When he looked back up at me, I could see tears rimming his eyes.

“Adrien, what’s going on?” I tried to take his hand, but he pulled away.

“I gotta go.” He stood up abruptly.

“Adrien, wait,” I stood up too. “Are you okay?”

“I’m fine,” he said. He turned his head away. He knew I could read him better than anyone else, and he didn’t want me to see his face.

“I’m just tired. I’m gonna go get some sleep.” He started toward the door.

“Wait,” I said, pleading. “Tell me what’s wrong.”

He paused but didn’t turn around. “I don’t think I should,” he finally said, his voice rough. “Look at what happened in the play. Telling people about things—” His back slumped. “It can only cause more problems. It can get people killed.”

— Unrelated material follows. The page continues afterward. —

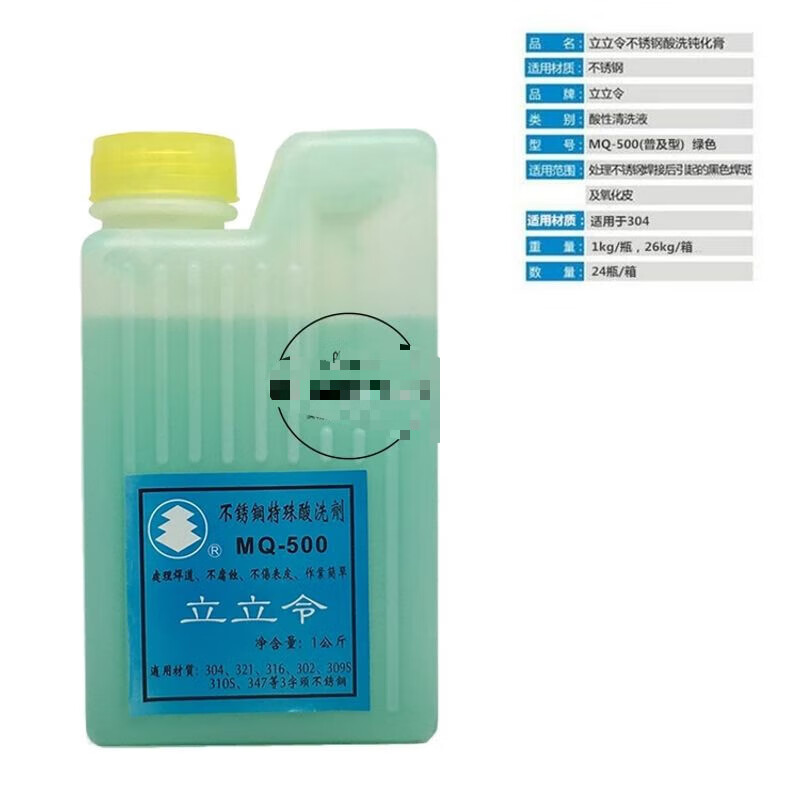 Lililing MQ500 stainless steel metal pickling agent sticker clear metal polish stainless steel passivation paste Lililing metal polish 500ml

“Adrien, it’s me. I’m not just people. I’m your…” I reached out and put a hand on his shoulder, trying to figure out how to say what I meant. “I love you.”

He finally turned toward me, but his eyes were still trained on the ground. “I love you too,” he said. “That’s why I can’t talk to you about this.”

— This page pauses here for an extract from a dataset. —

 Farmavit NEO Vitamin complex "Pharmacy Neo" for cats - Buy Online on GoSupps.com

He was out of the room before I could say anything back. I stomped on the ground in frustration. I wanted to run after him and demand he tell me what was wrong, but he obviously didn’t want to. Maybe it wouldn’t be right to push him.

I thought about the shadows under his eyes, the way his ribs poked out through his shirt sometimes. Something had been weighing on him for a while now. I realized now it wasn’t only guilt I saw in his eyes sometimes. It was fear.

Which brought up the most worrisome question of all. What did Adrien see in his visions that made him so afraid?

Chapter 9

“I’M SO EXCITED we’re going to be roommates,” Ginni said, almost bouncing where she stood. It was like the girl had invisible springs attached to the balls of her feet. She laced her arm through mine as I looked blearily at the clock on the wall. She and Xona had let me sleep in while they went to morning classes but had come to get me for lunch. I felt like I could sleep another twelve hours. But my stomach grumbled, and I was hungry enough that I could swallow down a whole bowlful of protein goop, maybe even two.